Having already immortalised the eternal city on film in the classic La dolce vita (1960), Italian maestro Federico Fellini concocted an even more flamboyant ode to his beloved Rome in (what else?), Fellini’s Roma. By the early Seventies, la dolce vita turned sour casting the city into a mire of crime and social unrest and as the decade wore on, a hotbed of international terrorism. Here, Fellini reflects this nascent sense of unease through the prism of fantasy and nostalgia, contrasting the Rome of his childhood dreams and youthful misadventure with the then-contemporary attitude that the city was losing, or at worst already lost, its spirit.
It is a plotless string of semi-autobiographical vignettes satirising reality though more specifically evoking a Rome of the mind drawn from memories, myths and outright flights of fancy. Fellini structures the film much like the cartoonist he used to be, crafting short yet vivid sequences like gag panels in a comic book with larger-than-life protagonists that are caricatures rather than characters. These colourful cartoon grotesques are the heart and soul of both Roma the movie and city. In a celebration of community, Fellini cleverly emphasis how food, music, sex and cinema (or more broadly speaking: spectacle) are eternally re-enacted rituals that bind them both to the ancient Romans and the then-dominant hippie movement. Towards the movie’s end, as a horde of baton-wielding police officers boot the flower children off the piazza, Fellini implies the establishment have lost sight of the communal spirit of Rome.
Opening briefly with scenes detailing Fellini’s boyhood fascination with Rome, which include a charming scene where he and his family visit the cinema, the first narrative thread follows the twenty-something Fellini (Peter Gonzales) as he rents a room at a bustling tenement house, partakes in a gargantuan outdoor feast with some lively fellow diners, visits a brothel to glimpse a parade of typically Fellini-esque (there really is no other word for it) prostitutes and takes in a memorable vaudeville show where performers face possibly the world’s least appreciative audience who hurl insults and dead cats (!) at the stage. Fellini does not wallow in nostalgia as the scene climaxes with a sudden air raid, detailing the panic and confusion wrought by the war as well as the omnipresent evil of fascism.
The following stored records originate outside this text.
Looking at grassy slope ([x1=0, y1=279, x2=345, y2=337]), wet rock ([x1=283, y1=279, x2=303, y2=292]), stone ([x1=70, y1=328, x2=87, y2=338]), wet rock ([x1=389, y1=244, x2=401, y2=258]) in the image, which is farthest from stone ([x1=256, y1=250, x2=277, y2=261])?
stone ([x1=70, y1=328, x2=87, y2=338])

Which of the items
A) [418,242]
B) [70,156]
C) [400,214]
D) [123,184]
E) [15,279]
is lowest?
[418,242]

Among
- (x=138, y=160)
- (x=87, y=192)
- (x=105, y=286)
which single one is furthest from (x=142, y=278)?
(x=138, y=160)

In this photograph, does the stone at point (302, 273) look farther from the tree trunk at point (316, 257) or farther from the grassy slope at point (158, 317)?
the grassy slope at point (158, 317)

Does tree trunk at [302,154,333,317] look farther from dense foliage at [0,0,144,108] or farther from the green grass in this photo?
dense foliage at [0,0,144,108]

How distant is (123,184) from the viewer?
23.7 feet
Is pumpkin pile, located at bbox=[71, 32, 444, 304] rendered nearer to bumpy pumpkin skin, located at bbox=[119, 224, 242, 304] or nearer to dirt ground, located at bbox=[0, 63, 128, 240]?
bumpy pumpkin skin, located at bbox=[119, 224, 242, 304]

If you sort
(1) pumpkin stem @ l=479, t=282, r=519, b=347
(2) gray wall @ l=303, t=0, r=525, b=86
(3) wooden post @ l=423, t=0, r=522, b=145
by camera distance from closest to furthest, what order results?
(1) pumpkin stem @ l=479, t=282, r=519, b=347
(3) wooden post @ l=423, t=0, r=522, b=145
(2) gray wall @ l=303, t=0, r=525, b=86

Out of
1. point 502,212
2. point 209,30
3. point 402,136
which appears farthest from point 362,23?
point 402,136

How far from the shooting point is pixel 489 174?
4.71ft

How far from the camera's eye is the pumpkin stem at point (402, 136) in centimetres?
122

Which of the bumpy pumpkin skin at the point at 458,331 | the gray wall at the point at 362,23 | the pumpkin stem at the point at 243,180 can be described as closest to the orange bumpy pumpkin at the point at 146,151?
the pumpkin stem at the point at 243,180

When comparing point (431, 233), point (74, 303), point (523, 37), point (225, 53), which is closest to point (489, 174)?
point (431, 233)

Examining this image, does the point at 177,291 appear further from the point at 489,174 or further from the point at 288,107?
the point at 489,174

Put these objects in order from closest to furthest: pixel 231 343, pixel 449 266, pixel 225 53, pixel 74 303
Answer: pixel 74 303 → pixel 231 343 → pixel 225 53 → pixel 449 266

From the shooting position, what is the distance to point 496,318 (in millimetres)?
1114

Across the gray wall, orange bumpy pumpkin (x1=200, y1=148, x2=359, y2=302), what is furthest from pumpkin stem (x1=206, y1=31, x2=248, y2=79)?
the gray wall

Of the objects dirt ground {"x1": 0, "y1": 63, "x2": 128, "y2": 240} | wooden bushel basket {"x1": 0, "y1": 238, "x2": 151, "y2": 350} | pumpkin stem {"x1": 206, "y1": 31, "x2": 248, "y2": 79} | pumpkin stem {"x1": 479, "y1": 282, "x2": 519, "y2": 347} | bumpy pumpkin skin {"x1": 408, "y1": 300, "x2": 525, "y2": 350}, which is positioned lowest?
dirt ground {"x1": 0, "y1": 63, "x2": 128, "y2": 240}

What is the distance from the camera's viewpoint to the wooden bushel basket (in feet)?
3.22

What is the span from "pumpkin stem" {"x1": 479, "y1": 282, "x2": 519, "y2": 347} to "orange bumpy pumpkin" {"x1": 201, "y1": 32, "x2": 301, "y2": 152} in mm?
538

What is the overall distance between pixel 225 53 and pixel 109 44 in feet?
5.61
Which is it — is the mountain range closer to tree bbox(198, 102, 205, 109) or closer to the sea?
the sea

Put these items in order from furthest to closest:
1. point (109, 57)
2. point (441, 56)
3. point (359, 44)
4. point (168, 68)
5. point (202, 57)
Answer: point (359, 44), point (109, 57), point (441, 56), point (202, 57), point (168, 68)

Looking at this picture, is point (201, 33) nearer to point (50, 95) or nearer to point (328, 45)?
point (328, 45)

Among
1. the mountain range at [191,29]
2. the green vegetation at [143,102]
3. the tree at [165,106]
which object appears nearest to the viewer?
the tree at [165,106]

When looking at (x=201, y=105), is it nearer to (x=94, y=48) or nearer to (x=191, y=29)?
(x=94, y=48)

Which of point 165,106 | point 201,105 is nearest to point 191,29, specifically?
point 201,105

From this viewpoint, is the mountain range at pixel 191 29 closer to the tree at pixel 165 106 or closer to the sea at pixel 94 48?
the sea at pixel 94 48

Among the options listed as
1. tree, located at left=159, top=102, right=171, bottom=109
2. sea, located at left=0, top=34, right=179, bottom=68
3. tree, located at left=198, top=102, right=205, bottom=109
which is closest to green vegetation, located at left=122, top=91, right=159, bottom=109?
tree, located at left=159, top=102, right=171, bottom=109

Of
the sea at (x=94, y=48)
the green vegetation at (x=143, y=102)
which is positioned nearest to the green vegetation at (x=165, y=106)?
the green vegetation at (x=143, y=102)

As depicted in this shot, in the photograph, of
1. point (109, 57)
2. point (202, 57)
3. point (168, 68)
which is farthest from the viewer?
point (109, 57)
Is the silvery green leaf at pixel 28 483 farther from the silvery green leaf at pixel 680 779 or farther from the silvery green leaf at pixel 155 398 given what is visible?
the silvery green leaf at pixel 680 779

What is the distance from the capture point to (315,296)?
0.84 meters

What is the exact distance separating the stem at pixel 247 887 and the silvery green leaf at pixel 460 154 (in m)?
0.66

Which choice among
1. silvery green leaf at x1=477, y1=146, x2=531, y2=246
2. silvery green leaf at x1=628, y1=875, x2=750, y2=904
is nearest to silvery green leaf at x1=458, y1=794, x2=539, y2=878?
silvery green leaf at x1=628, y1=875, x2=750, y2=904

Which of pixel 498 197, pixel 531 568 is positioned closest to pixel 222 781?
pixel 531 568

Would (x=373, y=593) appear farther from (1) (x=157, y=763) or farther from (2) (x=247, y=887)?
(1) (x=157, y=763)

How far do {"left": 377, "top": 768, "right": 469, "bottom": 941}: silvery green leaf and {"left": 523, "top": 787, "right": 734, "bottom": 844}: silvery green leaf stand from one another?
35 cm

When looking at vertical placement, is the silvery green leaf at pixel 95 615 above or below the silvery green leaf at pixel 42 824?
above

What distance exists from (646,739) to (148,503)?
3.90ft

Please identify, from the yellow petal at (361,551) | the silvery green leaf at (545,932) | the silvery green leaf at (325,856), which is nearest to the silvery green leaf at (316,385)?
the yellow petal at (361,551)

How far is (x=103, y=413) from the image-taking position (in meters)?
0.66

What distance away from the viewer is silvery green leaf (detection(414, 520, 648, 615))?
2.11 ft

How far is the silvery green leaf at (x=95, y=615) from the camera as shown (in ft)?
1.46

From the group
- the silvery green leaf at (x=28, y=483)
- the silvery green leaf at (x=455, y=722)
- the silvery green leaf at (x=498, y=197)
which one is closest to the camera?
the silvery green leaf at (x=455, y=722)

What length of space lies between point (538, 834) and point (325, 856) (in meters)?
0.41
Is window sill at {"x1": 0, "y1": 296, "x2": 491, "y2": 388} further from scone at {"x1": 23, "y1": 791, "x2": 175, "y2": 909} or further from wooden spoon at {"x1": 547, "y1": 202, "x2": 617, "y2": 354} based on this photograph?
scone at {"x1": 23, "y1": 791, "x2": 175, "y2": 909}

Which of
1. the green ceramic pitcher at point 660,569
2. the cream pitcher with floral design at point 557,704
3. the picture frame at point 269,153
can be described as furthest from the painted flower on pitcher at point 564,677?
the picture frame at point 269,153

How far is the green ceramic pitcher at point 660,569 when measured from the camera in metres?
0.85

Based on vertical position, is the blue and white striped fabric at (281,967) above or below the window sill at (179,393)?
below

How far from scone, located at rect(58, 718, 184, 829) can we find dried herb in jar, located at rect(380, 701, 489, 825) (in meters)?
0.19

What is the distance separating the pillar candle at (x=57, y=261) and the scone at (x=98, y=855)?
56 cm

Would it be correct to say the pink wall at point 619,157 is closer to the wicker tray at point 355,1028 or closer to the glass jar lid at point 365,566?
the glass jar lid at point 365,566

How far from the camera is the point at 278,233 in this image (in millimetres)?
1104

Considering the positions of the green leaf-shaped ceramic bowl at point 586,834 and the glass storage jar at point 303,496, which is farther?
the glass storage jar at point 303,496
The second strand unfolds in mock documentary fashion following the real Fellini as he sets about making - hey! - this very film. We see the maestro quizzed by left-leaning students who insist he not gloss over the social injustice plaguing contemporary Rome and middle-aged conservatives worried his film will tarnish their beloved city. Along the way there is a quite extraordinary, symbolic road trip where it seems the entire history of Rome is speeding down the motorway and a remarkable, melancholy sequence where a construction crew unearth an ancient mural that vanishes when exposed to the elements, commenting on the transient nature of civilisation.
As a showcase for Fellini’s virtuoso technique, Roma is undeniably dazzling as he pastiches an array of cinematic styles, incorporates all the familiar tourist landmarks but in a wholly unique and unfamiliar ways whilst audaciously recreating the sights and sounds of the eternal city on some amazing Cinecitta sets. Regular production designer Danilo Donati excels himself with the astounding sets and costumes, most infamously the fashion show comprised of priests and nuns in ecclesiastical pomp which stands as a delicious send-up of the the excesses of the Catholic church. However, the film does not hold together as compellingly as Fellini’s subsequent masterpiece, the even more personal Amacord (1973). The central concept of Rome as an ephemeral city in a state of perpetual flux is not strong enough to sustain the rambling non-narrative. While the film offers plenty to dazzle the senses and a whole lot of food for thought its self-satisfied undercurrent of despair, surmised by a cameoing Gore Vidal describing Rome as the perfect place to watch the decline of civilisation, remains off-putting.
Interesting to compare this to Fellini's Satyricon, where decadence really has taken over Rome, albeit millennia before, yet haunts its 1970s equivalent. Overall this is a bit of a ramble, but the mural scene is a wonderful bit.
17 Jul 2013
I enjoy the scene with young Fellini dining at a restaurant with all those larger-than-life locals. They all seem to be having a whale of a time and that communal spirit is infectious. Conversely, the concluding banquet with a pompously pontificating Gore Vidal would be my idea of hell.
17 Jul 2013
But what if Mr Vidal was discussing his plans for Caligula?